Pursuant to Section 13 or 15 (d) of the Securities Exchange
Act of 1934

Date of the Report (Date of earliest event reported): August 17, 2000

Commission File Number: 1-9383


WESTAMERICA BANCORPORATION
------------------------------------------------------
(Exact name of registrant as specified in its charter)


CALIFORNIA
------------------------
(State of incorporation)


94-2156203
---------------------------------------
(I.R.S. Employer Identification Number)


1108 FIFTH AVENUE, SAN RAFAEL, CALIFORNIA 94901
-----------------------------------------------------
(Address of principal executive offices and zip code)


(415) 257-8000
---------------------------------------------
(Registrant's area code and telephone number)


Item 5: Other Events

On August 17, 2000, the acquisition of First Counties Bank,
Clearlake, California, by Westamerica Bancorporation (the
"Company") became effective as of beginning of business day.
The acquisition, which was announced on March 15, 2000, was
approved by First Counties Bank shareholders on June 22,
2000, and by the Federal Reserve Board on August 2, 2000.
<PAGE>

Pursuant to the terms of the Merger Agreement, each
outstanding share of First Counties Common Stock will be
exchanged for .8035 shares of the Company's Common Stock. No
gain or loss for tax purposes will be recognized by First
Counties Bank shareholders, except with respect to cash
received in lieu of fractional shares. The final exchange
ratio reflects adjustments based on the Company's stock price
and certain significant liabilities of First Counties Bank,
as defined in the Merger Agreement. Based on the closing
price of $29.38 of the Company's Common Stock on August 16,
2000, the acquisition would be valued at approximately $19.7
million.

The combined company will operate as a multi-bank holding
company with approximately $3.9 billion in assets and 94
branches in Northern and Central California.


SIGNATURES

Pursuant to the requirements of the Securities Exchange Act
of 1934, the registrant has duly caused this report to be
signed on its behalf by the undersigned hereunto duly
authorized.


Westamerica Bancorporation


/s/ DENNIS R. HANSEN
------------------------------------
Dennis R. Hansen, SVP and Controller



Item 7:  Financial Statements and Exhibits

(c) The following is furnished in accordance with the
    provisions of Item 601 of Regulation S-K.
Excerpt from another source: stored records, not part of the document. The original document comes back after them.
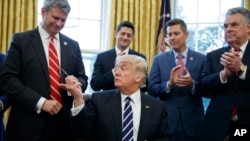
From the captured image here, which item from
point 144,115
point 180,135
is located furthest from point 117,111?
point 180,135

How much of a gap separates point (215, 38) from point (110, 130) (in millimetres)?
4285

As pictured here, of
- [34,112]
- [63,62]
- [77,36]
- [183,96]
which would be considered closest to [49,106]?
[34,112]

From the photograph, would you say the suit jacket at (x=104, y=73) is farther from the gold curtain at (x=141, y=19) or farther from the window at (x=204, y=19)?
the window at (x=204, y=19)

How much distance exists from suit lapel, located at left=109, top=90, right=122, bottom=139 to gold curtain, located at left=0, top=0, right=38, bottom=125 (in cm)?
286

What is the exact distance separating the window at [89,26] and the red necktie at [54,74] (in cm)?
320

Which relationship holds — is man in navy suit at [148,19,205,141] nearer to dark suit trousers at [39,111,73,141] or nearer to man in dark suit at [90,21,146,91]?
man in dark suit at [90,21,146,91]

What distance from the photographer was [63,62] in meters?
3.17

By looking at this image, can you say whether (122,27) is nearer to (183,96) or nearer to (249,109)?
(183,96)

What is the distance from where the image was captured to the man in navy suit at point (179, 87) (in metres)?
Result: 3.71

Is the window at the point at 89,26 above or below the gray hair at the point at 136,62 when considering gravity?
above

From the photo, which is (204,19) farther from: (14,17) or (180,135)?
(180,135)

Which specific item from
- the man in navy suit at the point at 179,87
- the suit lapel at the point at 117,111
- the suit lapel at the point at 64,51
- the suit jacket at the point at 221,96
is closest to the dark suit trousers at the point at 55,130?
the suit lapel at the point at 64,51

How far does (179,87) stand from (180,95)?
0.08 meters

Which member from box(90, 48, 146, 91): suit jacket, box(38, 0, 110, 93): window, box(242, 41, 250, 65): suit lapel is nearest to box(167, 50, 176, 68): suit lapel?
box(90, 48, 146, 91): suit jacket
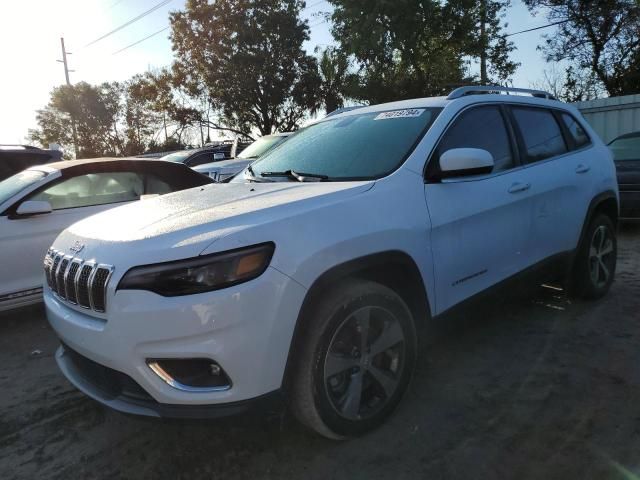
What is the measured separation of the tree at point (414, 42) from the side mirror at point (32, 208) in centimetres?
1514

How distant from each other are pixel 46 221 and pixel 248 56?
23.4 metres

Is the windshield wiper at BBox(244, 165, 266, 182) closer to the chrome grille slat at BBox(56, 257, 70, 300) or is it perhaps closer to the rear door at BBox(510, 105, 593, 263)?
the chrome grille slat at BBox(56, 257, 70, 300)

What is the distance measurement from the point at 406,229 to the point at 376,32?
1698 centimetres

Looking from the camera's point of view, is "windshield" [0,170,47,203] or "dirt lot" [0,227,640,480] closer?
"dirt lot" [0,227,640,480]

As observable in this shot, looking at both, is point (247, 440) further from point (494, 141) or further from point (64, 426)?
point (494, 141)

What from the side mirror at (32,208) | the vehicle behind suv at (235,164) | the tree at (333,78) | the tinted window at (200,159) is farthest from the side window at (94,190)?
the tree at (333,78)

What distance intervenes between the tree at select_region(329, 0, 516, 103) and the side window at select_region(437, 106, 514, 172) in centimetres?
1515

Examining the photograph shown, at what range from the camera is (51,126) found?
4728 cm

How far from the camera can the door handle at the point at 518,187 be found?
337cm

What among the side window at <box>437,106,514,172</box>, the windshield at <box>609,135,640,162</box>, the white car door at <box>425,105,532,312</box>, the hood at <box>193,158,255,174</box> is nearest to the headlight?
the white car door at <box>425,105,532,312</box>

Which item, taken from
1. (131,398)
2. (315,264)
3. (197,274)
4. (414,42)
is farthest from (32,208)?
(414,42)

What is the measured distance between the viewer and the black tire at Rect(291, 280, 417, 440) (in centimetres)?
228

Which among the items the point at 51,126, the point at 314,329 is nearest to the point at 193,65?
the point at 51,126

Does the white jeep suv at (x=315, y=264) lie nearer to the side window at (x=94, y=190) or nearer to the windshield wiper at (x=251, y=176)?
the windshield wiper at (x=251, y=176)
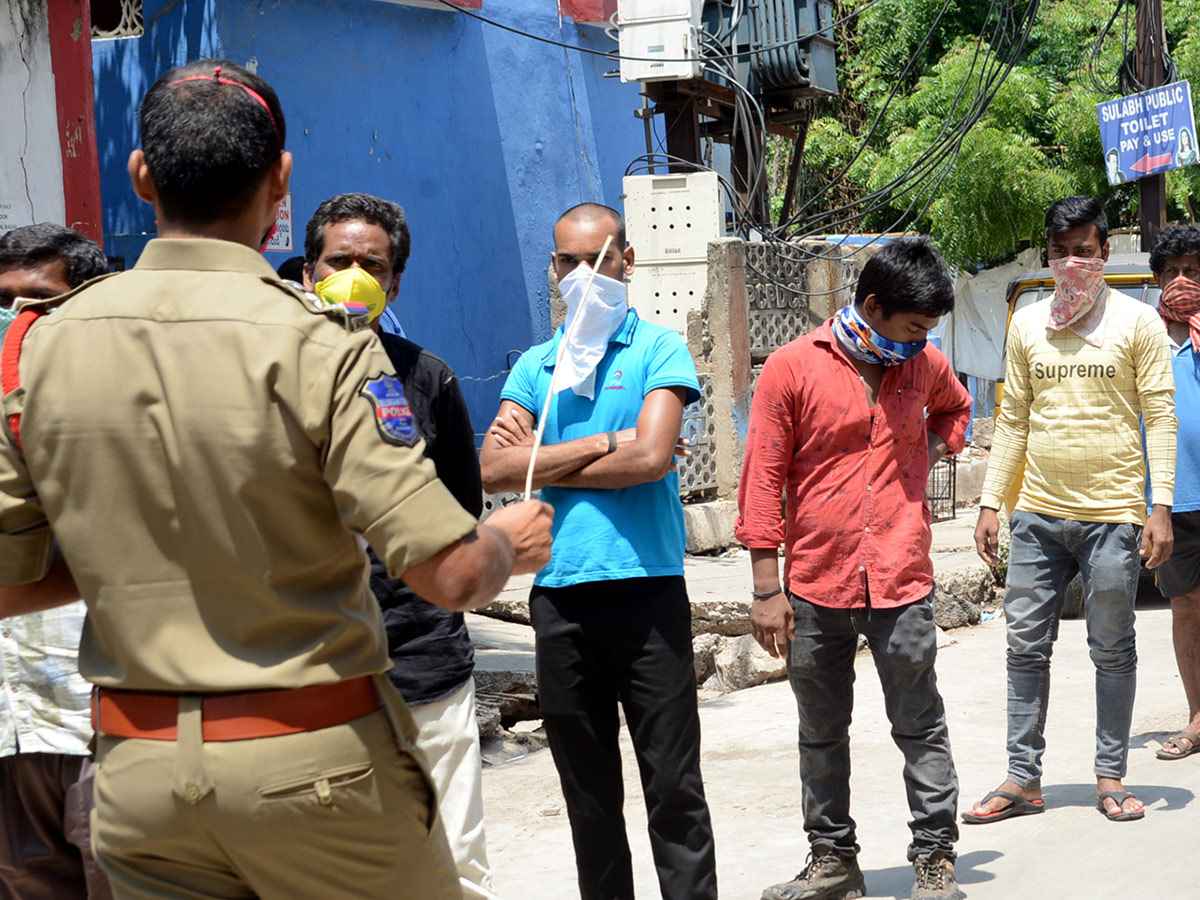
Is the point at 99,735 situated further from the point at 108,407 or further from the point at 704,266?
the point at 704,266

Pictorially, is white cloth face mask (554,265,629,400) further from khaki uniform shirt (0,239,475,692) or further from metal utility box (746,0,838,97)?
metal utility box (746,0,838,97)

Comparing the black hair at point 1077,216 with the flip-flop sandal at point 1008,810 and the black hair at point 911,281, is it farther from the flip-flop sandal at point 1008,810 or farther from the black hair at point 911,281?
the flip-flop sandal at point 1008,810

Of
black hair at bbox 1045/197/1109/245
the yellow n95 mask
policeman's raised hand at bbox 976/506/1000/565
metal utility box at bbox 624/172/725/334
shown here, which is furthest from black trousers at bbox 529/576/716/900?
metal utility box at bbox 624/172/725/334

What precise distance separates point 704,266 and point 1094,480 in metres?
Answer: 7.20

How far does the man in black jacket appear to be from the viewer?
126 inches

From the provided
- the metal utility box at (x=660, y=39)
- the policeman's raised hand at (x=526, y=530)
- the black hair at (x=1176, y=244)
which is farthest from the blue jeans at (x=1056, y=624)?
the metal utility box at (x=660, y=39)

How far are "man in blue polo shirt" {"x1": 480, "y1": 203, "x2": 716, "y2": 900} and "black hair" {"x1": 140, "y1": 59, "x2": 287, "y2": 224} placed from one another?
1569mm

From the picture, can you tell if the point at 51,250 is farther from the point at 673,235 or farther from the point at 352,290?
the point at 673,235

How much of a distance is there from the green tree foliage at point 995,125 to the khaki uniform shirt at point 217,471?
14326mm

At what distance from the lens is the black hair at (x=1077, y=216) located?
16.8 feet

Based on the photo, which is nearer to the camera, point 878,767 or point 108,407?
point 108,407

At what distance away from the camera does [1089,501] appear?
497 centimetres

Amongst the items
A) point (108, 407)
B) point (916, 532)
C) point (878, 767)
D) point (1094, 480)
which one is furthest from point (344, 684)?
point (878, 767)

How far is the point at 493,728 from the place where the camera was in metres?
6.32
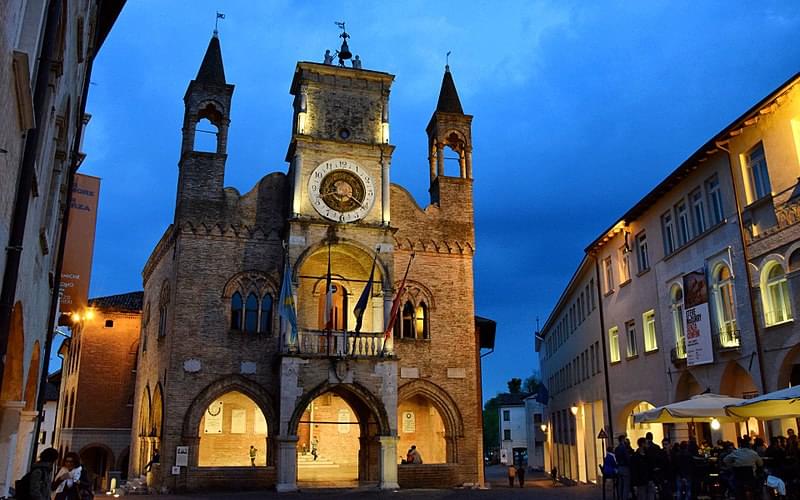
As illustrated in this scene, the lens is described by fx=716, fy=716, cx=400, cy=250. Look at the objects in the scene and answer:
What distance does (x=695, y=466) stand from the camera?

    (99.1) Press release dated August 17, 2000

<PAGE>

INDEX TO EXHIBITS

                                             Sequentially
Exhibit No.       Description                Numbered Page
-----------       -------------------        --------------
  (99.1)          Press release dated              3
                  August 17, 2000


EXHIBIT 99.1
------------

WESTAMERICA BANCORPORATION

PRESS RELEASE

August 17, 2000

For additional information contact:
E. Joseph Bowler
Senior Vice President/Treasurer
(707) 863-6840


ACQUISITION OF FIRST COUNTIES BANK FINALIZED
--------------------------------------------
San Rafael, CA: Westamerica Bancorporation (NASDAQ: WABC),
announced today that the acquisition of First Counties Bank
was finalized today. The acquisition, which was announced
March 15, 2000, was approved by First Counties Bank
shareholders on June 22, 2000 and by the Federal Reserve
Board on August 2, 2000.

Under the terms of the Merger Agreement, each outstanding
share of First Counties Bank common stock will be exchanged
for .8035 shares of Westamerica common stock which will
result in the issuance of approximately 670,000 new shares.
At June 30, 2000, Westamerica Bancorporation had
approximately 36.1 million shares of common stock outstanding.
Based upon Westamerica's closing stock price of $29.38 on
August 16, 2000, the acquisition would be valued at
approximately $19.7 million. First Counties Bank will operate
as a separate bank subsidiary of Westamerica Bancorporation
until its expected merger with and into Westamerica Bank
during September 2000. The merger of First Counties Bank into
Westamerica Bank remains subject to pending applications
with the Federal Reserve Bank of San Francisco and the
California Commissioner of Financial Institutions.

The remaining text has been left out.